Rose task-run - "database is locked"

One of my colleagues recently saw this error in their job.err output.

rose task-run --verbose -O '(bom)' -O '(bom-edc)' '--path=share/fcm_make_*' '--path=share/BINARIES/*' '--path=sh     are/BINARIES/*/scripts' '--path=share/BINARIES/*/bin'
[FAIL] database is locked

I am guessing it is the db that is put in CYLC_TASK_WORK_DIR by rose task-run. If so, then the filesystem in question is lustre, although I can’t tell you what version of lustre unless that is required information as I would have to ask others.

The task is a rose-bunch task, running several a dozen instances of the script in parallel.

Rose version is 2.1.0.

The task was able to rerun successfully after manually being triggered after 3 reruns failed, but I was wondering if this is a known issue and if there was anything we could do to reduce these intermittent failures.

“Database is locked” means that requests were made on the database from multiple processes at the same time and that these requests were blocking.

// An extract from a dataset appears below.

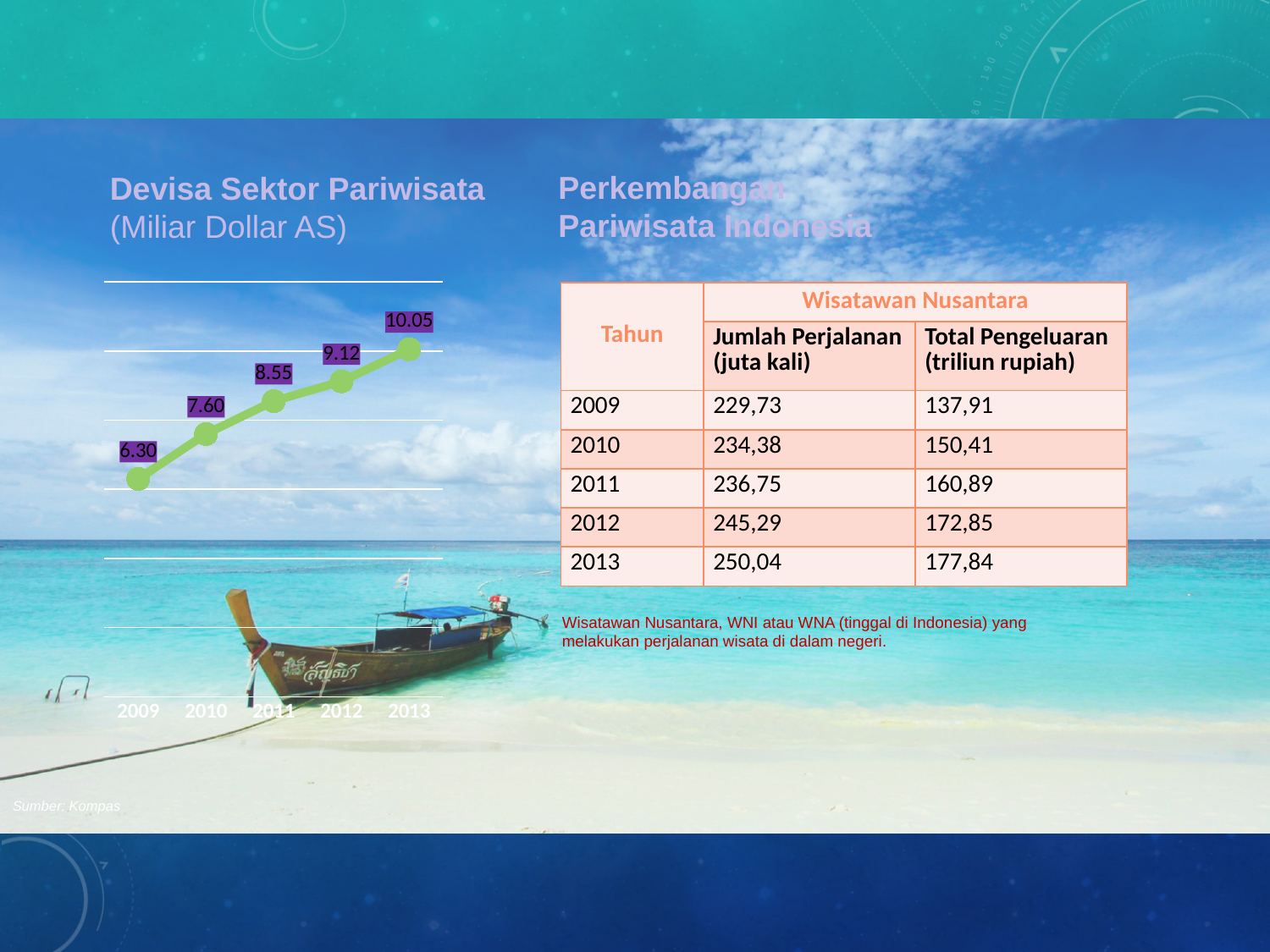
Which year has the lowest value in the Devisa Sektor Pariwisata chart? 2009 What is the difference between the 2010 and 2009 values in the Devisa Sektor Pariwisata chart? 1.30 How many years are plotted in the Devisa Sektor Pariwisata chart? 5 What is the value for 2009 in the Devisa Sektor Pariwisata chart? 6.30 What is the value for 2011 in the Devisa Sektor Pariwisata chart? 8.55 Do the values in the Devisa Sektor Pariwisata chart rise or fall from 2009 to 2013? rise What is the value for 2012 in the Devisa Sektor Pariwisata chart? 9.12 What is the value for 2013 in the Devisa Sektor Pariwisata chart? 10.05 Which year has the highest value in the Devisa Sektor Pariwisata chart? 2013 What is the difference between the 2013 and 2009 values in the Devisa Sektor Pariwisata chart? 3.75 What type of chart is used for Devisa Sektor Pariwisata (Miliar Dollar AS)? line chart In the Devisa Sektor Pariwisata chart, is the value for 2011 larger than the value for 2010? Yes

The Rose Bunch database is used for tracking the states of the “sub-jobs” that it runs. Rose Bunch only accesses the database from the master process so locking should not happen under normal circumstances.

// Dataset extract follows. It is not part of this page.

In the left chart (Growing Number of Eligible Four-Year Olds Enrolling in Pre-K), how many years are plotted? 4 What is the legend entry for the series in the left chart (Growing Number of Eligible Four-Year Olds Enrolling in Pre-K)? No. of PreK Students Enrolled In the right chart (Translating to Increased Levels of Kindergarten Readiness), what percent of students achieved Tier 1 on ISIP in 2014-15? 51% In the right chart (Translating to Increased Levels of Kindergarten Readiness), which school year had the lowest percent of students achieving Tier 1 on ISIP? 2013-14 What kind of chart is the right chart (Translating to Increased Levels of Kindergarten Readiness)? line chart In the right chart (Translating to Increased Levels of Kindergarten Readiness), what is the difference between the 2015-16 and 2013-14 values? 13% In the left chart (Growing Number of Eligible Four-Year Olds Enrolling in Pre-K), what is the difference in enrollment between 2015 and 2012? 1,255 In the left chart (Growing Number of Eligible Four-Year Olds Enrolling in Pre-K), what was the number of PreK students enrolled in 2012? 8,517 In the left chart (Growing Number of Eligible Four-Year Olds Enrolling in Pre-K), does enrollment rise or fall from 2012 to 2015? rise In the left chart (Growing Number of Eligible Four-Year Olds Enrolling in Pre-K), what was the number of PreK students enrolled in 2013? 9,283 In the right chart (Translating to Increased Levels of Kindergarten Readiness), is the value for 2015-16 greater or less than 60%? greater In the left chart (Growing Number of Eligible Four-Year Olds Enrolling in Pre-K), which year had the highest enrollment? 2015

Locking suggests that a second process was trying to access the database, perhaps another job submission from the same task? My best guess at debugging would be to use lsof to see what processes were poking at the database, possibly in an err-script, though catching the issue as it’s happening might be tricky.

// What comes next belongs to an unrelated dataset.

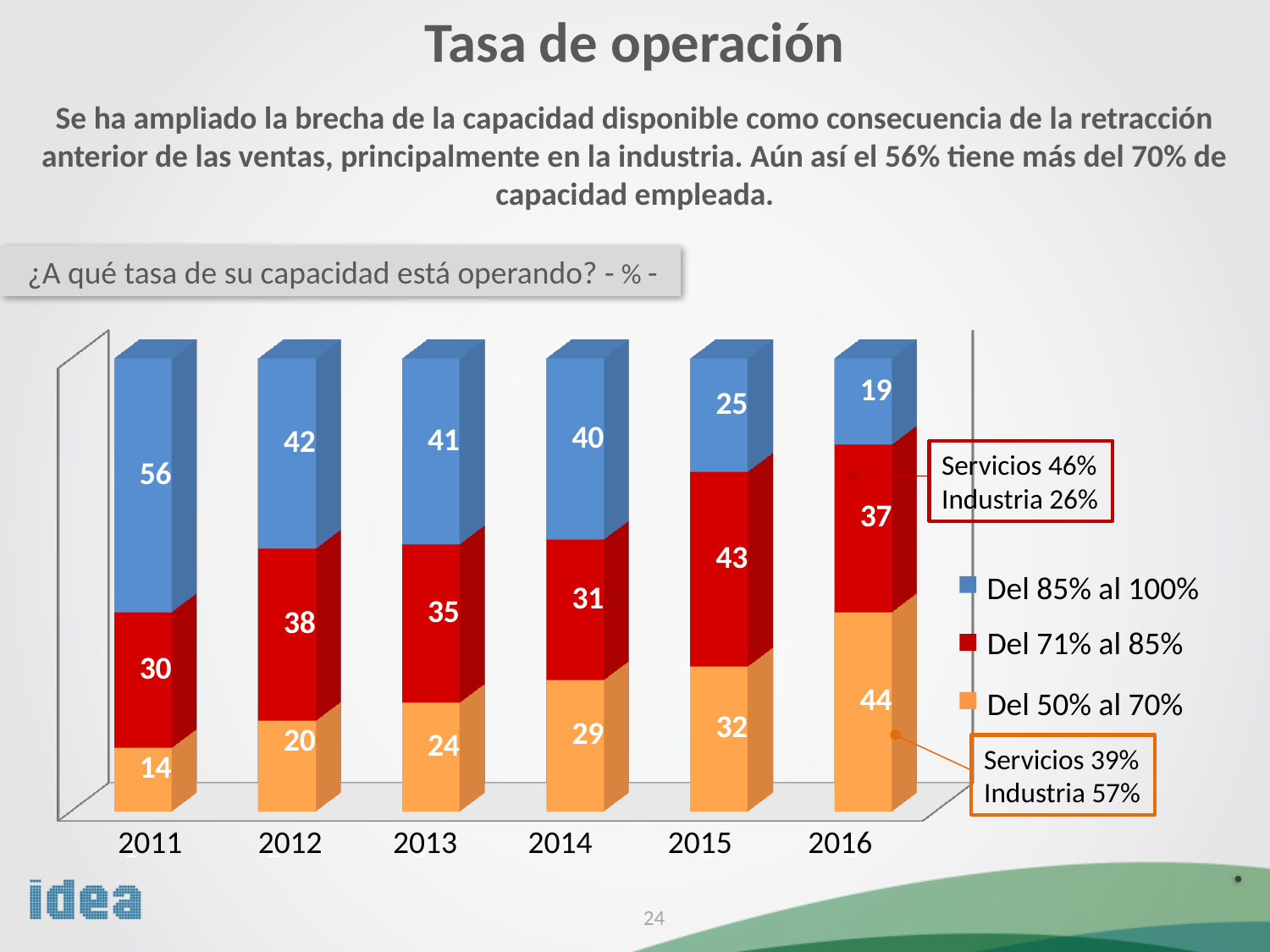
What is the value for 'Del 50% al 70%' in 2016? 44 In which year is the 'Del 85% al 100%' value the lowest? 2016 What is the value for 'Del 85% al 100%' in 2011? 56 What is the total of the stacked bar for 2013? 100 Which is larger in 2014: 'Del 71% al 85%' or 'Del 50% al 70%'? Del 71% al 85% What is the value for 'Del 71% al 85%' in 2015? 43 What type of chart is shown on the slide? Stacked bar chart How many years are shown on the x axis? 6 Does the 'Del 50% al 70%' series rise or fall from 2011 to 2016? Rise How many series does the legend list? 3 In which year is the 'Del 50% al 70%' value the highest? 2016 What is the difference between the 'Del 85% al 100%' values in 2011 and 2016? 37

I’m not sure how that could happen. The db is in the tasks work directory, and only one task instance can run at a time. Could it happen if a disk is temporarily unresponsive, and the issue is mis-reported, or does the locking error come from very specific logic that a lock is found and not released within a time window?

It isn’t a common occurance, so capturing it isn’t easy. I’m not sure it has been since this one set of incidents.

Cylc won’t do this in of itself, however there is no mechanism to prevent this from happening.

Could it happen if a disk is temporarily unresponsive

Not to the best of my knowledge, we usually see FS issues reported as “Disk IO Error”.


I’m not aware of any other reports of this. Do the workflow / job logs reveal anything of interest?